**学習用テキスト:**
════════════════════

症例9
1. 症例9の概要
A.F 年齢84歳(死亡時) 女性
病名は (1)老人性うつ病、(2)左変形性股関節症、(3)右変形性股関節症、(4)胆嚢癌、(5)陳旧性肺結核、(6)老年痴呆
2. 当院へ入院するまで
20歳頃肺結核にて気胸療法。51歳 子宮筋腫。60歳 白内障手術。72歳S状結腸憩室炎にて手術。人工肛門置設。73歳 人工肛門閉鎖。
平成6年(75歳)2月、突然夫が死亡。抑鬱状態となり3月K病院精神科受診。6ヶ月間入院。いったん退院するが、不眠・食欲不振にて再入院。
平成7年(76歳)7月ST病院に転院。その頃より歩行困難あり。左変形性股関節病と診断。平成8年(77歳)6月SA病院に入院。6月19日左人工股関節置設術を受け自立。歩行可能となったが7月30日左股関節脱臼、再手術。これをきっかけに再度うつ病症状悪化。平成8年9月3日(78歳)当院入院となった。
3. 入院後の経過
抑うつ状態で、意欲・活動性に乏しく入院後、心気的訴えがつづいた。陳旧性肺結核による左肺含気低下あり。呼吸苦、息切れにて酸素吸入を要した。腹部手術後の腹壁癖痕ヘルニアもあり、腹痛、下痢、腹満をくり返した。平成9年(79歳)には萎縮性膣炎を合併。それらのために症状は胸苦、腹痛、腹壁の突出、下腹部痛と移動性で訴えが多彩であり、診断は困難を極めた。
平成11年12月 左股関節脱臼あり。SA病院通院して人工骨頭抜去した。認知障碍が進行。スタッフへの依存、つきまとい、拒食、時に不穏焦燥あり。常時の見守り介助が必要となったため、平成12年から医療保護入院とした。

════════════════════

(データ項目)
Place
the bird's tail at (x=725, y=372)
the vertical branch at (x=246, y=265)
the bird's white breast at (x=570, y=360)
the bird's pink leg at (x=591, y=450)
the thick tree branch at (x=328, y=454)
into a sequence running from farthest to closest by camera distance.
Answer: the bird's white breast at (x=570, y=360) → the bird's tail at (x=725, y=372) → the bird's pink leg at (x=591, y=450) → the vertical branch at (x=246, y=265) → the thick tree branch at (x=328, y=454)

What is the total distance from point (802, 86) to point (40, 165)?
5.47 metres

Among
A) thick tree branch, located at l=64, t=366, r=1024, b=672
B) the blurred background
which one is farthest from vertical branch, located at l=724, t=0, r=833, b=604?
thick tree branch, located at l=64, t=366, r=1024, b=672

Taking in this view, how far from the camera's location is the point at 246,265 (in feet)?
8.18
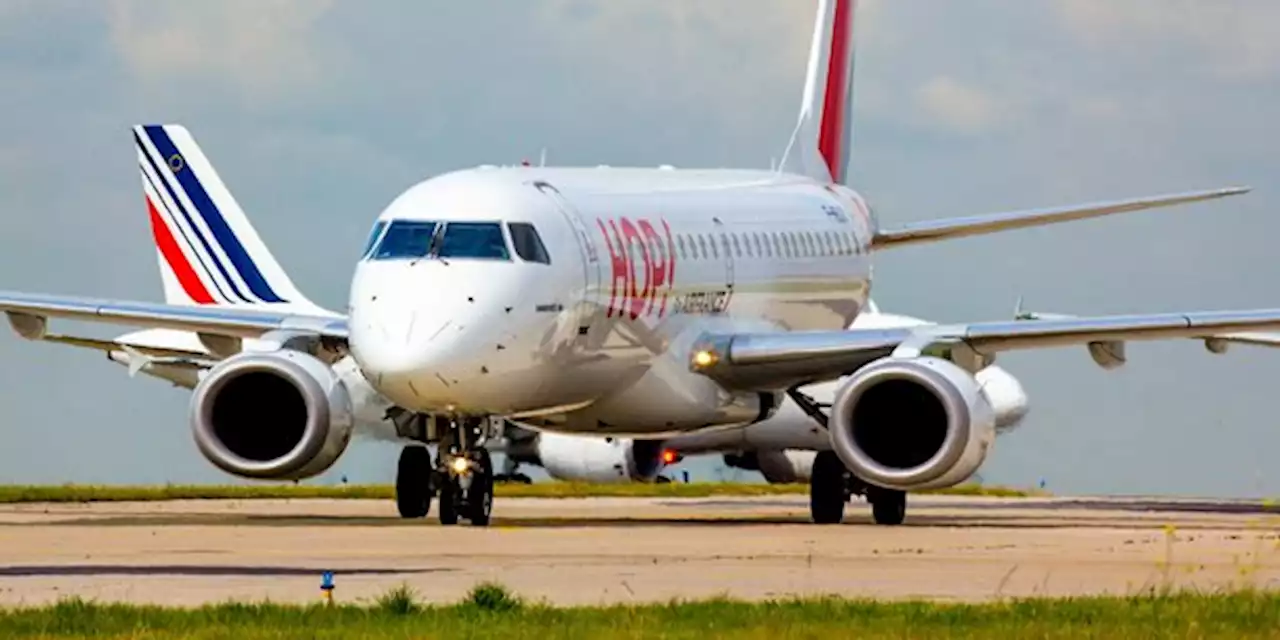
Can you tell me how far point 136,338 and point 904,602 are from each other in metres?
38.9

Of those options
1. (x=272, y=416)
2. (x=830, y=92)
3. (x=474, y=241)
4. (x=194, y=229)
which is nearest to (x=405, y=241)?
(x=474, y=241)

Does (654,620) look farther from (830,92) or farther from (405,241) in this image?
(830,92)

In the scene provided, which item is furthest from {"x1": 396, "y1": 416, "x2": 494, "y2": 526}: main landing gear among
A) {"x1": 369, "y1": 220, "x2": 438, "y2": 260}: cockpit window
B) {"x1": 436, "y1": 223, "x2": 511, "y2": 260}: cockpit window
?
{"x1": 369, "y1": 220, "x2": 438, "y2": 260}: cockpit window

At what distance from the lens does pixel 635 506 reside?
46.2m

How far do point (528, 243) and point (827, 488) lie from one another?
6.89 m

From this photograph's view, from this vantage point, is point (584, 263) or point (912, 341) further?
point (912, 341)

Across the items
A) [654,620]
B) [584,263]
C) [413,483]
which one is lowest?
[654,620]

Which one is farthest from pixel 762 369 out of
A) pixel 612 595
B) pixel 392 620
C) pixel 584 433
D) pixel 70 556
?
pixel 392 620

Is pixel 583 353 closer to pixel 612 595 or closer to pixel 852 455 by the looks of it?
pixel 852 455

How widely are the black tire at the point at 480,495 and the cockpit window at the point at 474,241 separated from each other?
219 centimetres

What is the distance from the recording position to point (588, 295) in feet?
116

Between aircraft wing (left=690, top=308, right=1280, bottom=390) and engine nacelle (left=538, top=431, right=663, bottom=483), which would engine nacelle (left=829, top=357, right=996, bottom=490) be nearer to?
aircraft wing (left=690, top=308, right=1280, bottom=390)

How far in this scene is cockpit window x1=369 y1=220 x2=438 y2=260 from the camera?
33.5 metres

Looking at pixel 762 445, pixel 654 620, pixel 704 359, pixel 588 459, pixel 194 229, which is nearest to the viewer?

════════════════════

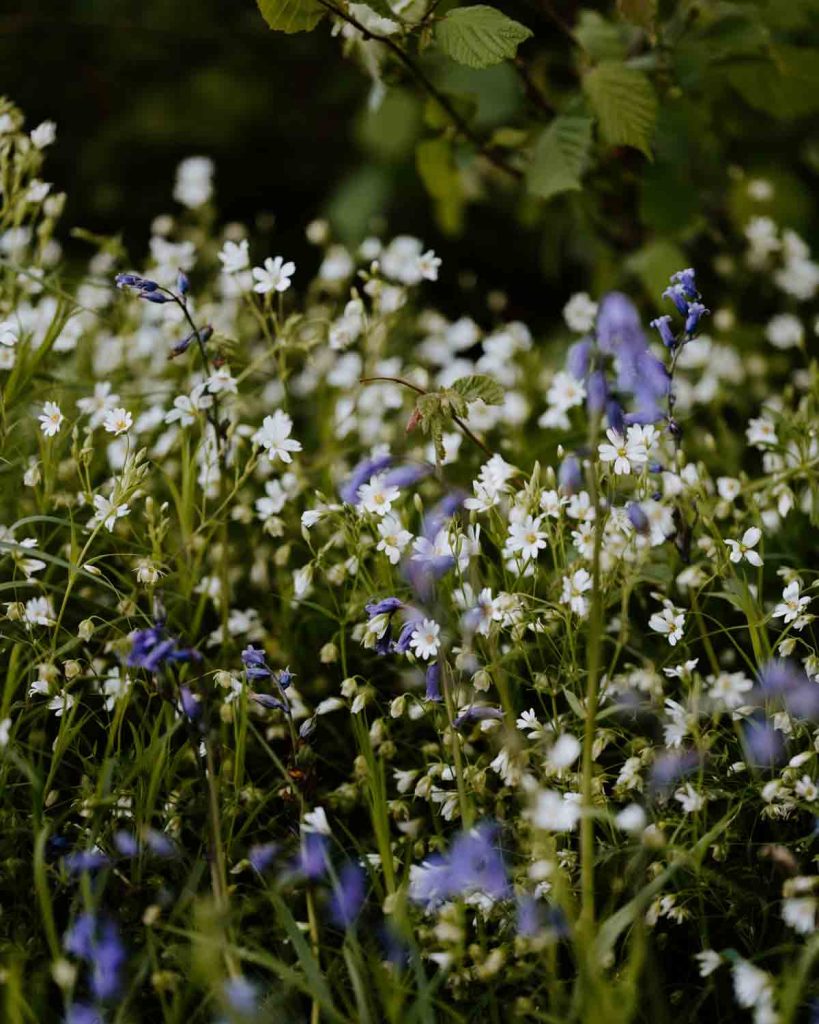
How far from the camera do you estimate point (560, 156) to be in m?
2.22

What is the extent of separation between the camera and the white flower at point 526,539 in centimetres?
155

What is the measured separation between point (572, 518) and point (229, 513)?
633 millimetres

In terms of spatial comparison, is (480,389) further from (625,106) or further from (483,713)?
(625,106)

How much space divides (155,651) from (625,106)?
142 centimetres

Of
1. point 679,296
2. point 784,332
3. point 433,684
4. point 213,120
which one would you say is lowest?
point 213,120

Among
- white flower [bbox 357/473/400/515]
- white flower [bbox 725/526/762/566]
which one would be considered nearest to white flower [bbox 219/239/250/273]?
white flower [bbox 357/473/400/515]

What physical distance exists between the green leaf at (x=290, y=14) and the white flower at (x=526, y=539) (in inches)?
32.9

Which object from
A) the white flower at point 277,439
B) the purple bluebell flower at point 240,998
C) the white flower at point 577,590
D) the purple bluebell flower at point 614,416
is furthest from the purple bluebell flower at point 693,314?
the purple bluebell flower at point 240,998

════════════════════

**取り組む課題:** 上に掲げた症例9の本文を、一字も変えずに冒頭から末尾まで書き出してください。

**解答例:**
症例9
1. 症例9の概要
A.F 年齢84歳(死亡時) 女性
病名は (1)老人性うつ病、(2)左変形性股関節症、(3)右変形性股関節症、(4)胆嚢癌、(5)陳旧性肺結核、(6)老年痴呆
2. 当院へ入院するまで
20歳頃肺結核にて気胸療法。51歳 子宮筋腫。60歳 白内障手術。72歳S状結腸憩室炎にて手術。人工肛門置設。73歳 人工肛門閉鎖。
平成6年(75歳)2月、突然夫が死亡。抑鬱状態となり3月K病院精神科受診。6ヶ月間入院。いったん退院するが、不眠・食欲不振にて再入院。
平成7年(76歳)7月ST病院に転院。その頃より歩行困難あり。左変形性股関節病と診断。平成8年(77歳)6月SA病院に入院。6月19日左人工股関節置設術を受け自立。歩行可能となったが7月30日左股関節脱臼、再手術。これをきっかけに再度うつ病症状悪化。平成8年9月3日(78歳)当院入院となった。
3. 入院後の経過
抑うつ状態で、意欲・活動性に乏しく入院後、心気的訴えがつづいた。陳旧性肺結核による左肺含気低下あり。呼吸苦、息切れにて酸素吸入を要した。腹部手術後の腹壁癖痕ヘルニアもあり、腹痛、下痢、腹満をくり返した。平成9年(79歳)には萎縮性膣炎を合併。それらのために症状は胸苦、腹痛、腹壁の突出、下腹部痛と移動性で訴えが多彩であり、診断は困難を極めた。
平成11年12月 左股関節脱臼あり。SA病院通院して人工骨頭抜去した。認知障碍が進行。スタッフへの依存、つきまとい、拒食、時に不穏焦燥あり。常時の見守り介助が必要となったため、平成12年から医療保護入院とした。